In the panicked days following 9/11, Bush administration officials repeatedly suggested that only armed soldiers could defeat the domestic terror threat. When thousands of troops patrolled the streets in preparation for the 2002 Winter Olympics, then-Secretary of Defense Donald Rumsfeld noted approvingly that "the largest theater for the United States is not Afghanistan today. It is, in fact, Salt Lake City and the environs."

To guard against hijackers, then-Secretary of Transportation Norman Mineta proposed putting Delta Force operatives on domestic flights, collecting frequent-flier miles instead of pursuing al Qaida in Afghanistan. Today, along with the "war on drugs," we contemplate using our military to fight hurricanes, floods, immigrants, Mumbai-style attacks, and more, as if it's the national Swiss army knife.

But there is no good argument that domestic militarization is necessary to keep us safe. Civilian officers have been successfully keeping the peace and responding to disasters for a century or so, occasionally supplemented by National Guardsmen under the command of their state governors. Every state's National Guard force is now equipped to cope with attacks using unconventional weapons. Their ranks will be bolstered as the war in Iraq winds down.

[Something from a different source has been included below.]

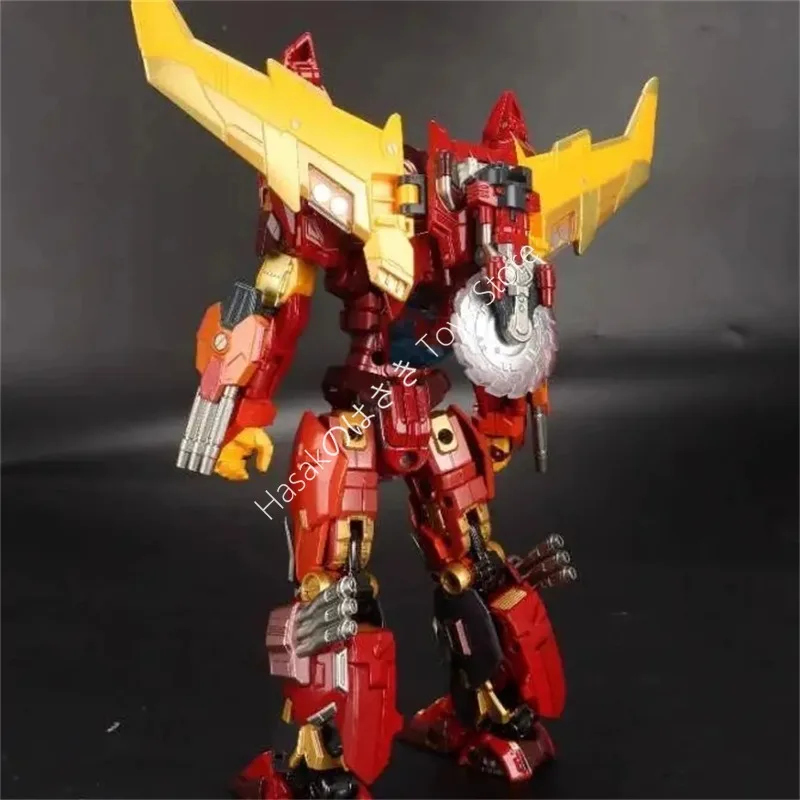 Фото В НАЛИЧИИ: Трансформируемая фигурка AT-01 AT01 Rodimus Prime Upgrade Version KO AMT01 из ПВХ. №2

The regular military is wonderful for destroying enemy troop formations or bombing their command centers, but not for finding hidden killers like terrorists. Intelligence and old-fashioned police work are our most potent counter-terrorism tools. Neither does Hurricane Katrina justify a domestic army. The problem there was the mismanagement of the National Guard and local first responders, not their lack of capacity.

Moreover, using troops at home undermines military readiness. When soldiers are forced into the role of police officers, their war-fighting skills degrade, according to a 2003 General Accounting Office report that looked at some of the homeland security missions the military carried out after 9/11. The GAO also found that, naturally, such missions also put a serious strain on a military already heavily committed abroad.

Yet creeping militarization continues, and few in the media or Congress object. The militarized future to fear isn't one that ends in a dictatorship or martial law. Our troops' commitment to civilian rule prevents that. The danger we face is one in which the public embraces the notion that civilian institutions are weak and messy, and that when you want the job done, you call in the boys in green. That approach will make us no safer — only less free.